**Supplied text:**

Over 2,600 people attended the first Virginia Tea Party convention on Saturday. The theme of the two-day gathering at the Richmond Convention Center was “The Constitution Still Matters.” The convention was addressed by Gov. Bob McDonnell, Lt. Gov. Bill Bolling, Attorney General Ken Cuccinelli, Reps. Ron Paul (TX) and Steve King (IA), as well as former Senators George Allen (R-VA) and Rick Santorum (R-PA).
Other speakers were former CNN anchor Lou Dobbs and political consultant Dick Morris who predicted a 100 seat gain in the House of Representatives for the GOP. The convention received significant coverage on Fox News which had a broadcast area to interview many of the speakers.
Presidential Straw Poll
In the presidential straw poll, 1560 people voted and the winner was Gov. Chris Christie (NJ) who received 14%. He was followed by Sarah Palin (AK) with 13.5% and Ron Paul who had 12.5%. The other top finishers were former House Speaker Newt Gingrich (GA) and Sen. Jim DeMint (SC).
Paul said the real test of the Tea Party’s power will come after the November elections. His speech denounced the drug war “which curtails personal freedoms” as well as the “unconstitutional” war in Afghanistan. Santorum did not do well in the balloting despite his address to the convention. He told the crowd that passage of the 17th amendment which allowed the direct election of U.S. Senators was a mistake. Prior to the 17th amendment he said Washington “was a little town that not many people paid attention to. We made limiting government harder.”

**Instruction 1:** Begin at the line of the listing that contains "What distance lies" and continue through the end of the listing, writing out every line, requests included. Multiply each distance in the answers by 0.4 and round it to the same number of decimal places it had, with halves rounded up.

Image and question records
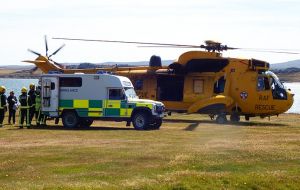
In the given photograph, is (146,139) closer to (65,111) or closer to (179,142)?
(179,142)

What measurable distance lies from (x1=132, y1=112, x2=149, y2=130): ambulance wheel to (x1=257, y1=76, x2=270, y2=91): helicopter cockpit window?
24.7 ft

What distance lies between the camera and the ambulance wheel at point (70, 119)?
2458cm

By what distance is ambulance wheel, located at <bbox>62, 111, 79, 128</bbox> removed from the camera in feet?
80.7

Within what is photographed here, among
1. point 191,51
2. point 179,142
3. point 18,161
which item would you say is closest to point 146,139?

**Instruction 2:** Output the Tea Party convention report in its entirety, word for word.

**Task solution 1:**
What distance lies between the camera and the ambulance wheel at point (70, 119)?
983cm

By what distance is ambulance wheel, located at <bbox>62, 111, 79, 128</bbox> removed from the camera in feet?
32.3

Within what is photographed here, among
1. point 191,51
2. point 179,142
3. point 18,161
which item would you say is closest to point 146,139?

**Task solution 2:**
Over 2,600 people attended the first Virginia Tea Party convention on Saturday. The theme of the two-day gathering at the Richmond Convention Center was “The Constitution Still Matters.” The convention was addressed by Gov. Bob McDonnell, Lt. Gov. Bill Bolling, Attorney General Ken Cuccinelli, Reps. Ron Paul (TX) and Steve King (IA), as well as former Senators George Allen (R-VA) and Rick Santorum (R-PA).
Other speakers were former CNN anchor Lou Dobbs and political consultant Dick Morris who predicted a 100 seat gain in the House of Representatives for the GOP. The convention received significant coverage on Fox News which had a broadcast area to interview many of the speakers.
Presidential Straw Poll
In the presidential straw poll, 1560 people voted and the winner was Gov. Chris Christie (NJ) who received 14%. He was followed by Sarah Palin (AK) with 13.5% and Ron Paul who had 12.5%. The other top finishers were former House Speaker Newt Gingrich (GA) and Sen. Jim DeMint (SC).
Paul said the real test of the Tea Party’s power will come after the November elections. His speech denounced the drug war “which curtails personal freedoms” as well as the “unconstitutional” war in Afghanistan. Santorum did not do well in the balloting despite his address to the convention. He told the crowd that passage of the 17th amendment which allowed the direct election of U.S. Senators was a mistake. Prior to the 17th amendment he said Washington “was a little town that not many people paid attention to. We made limiting government harder.”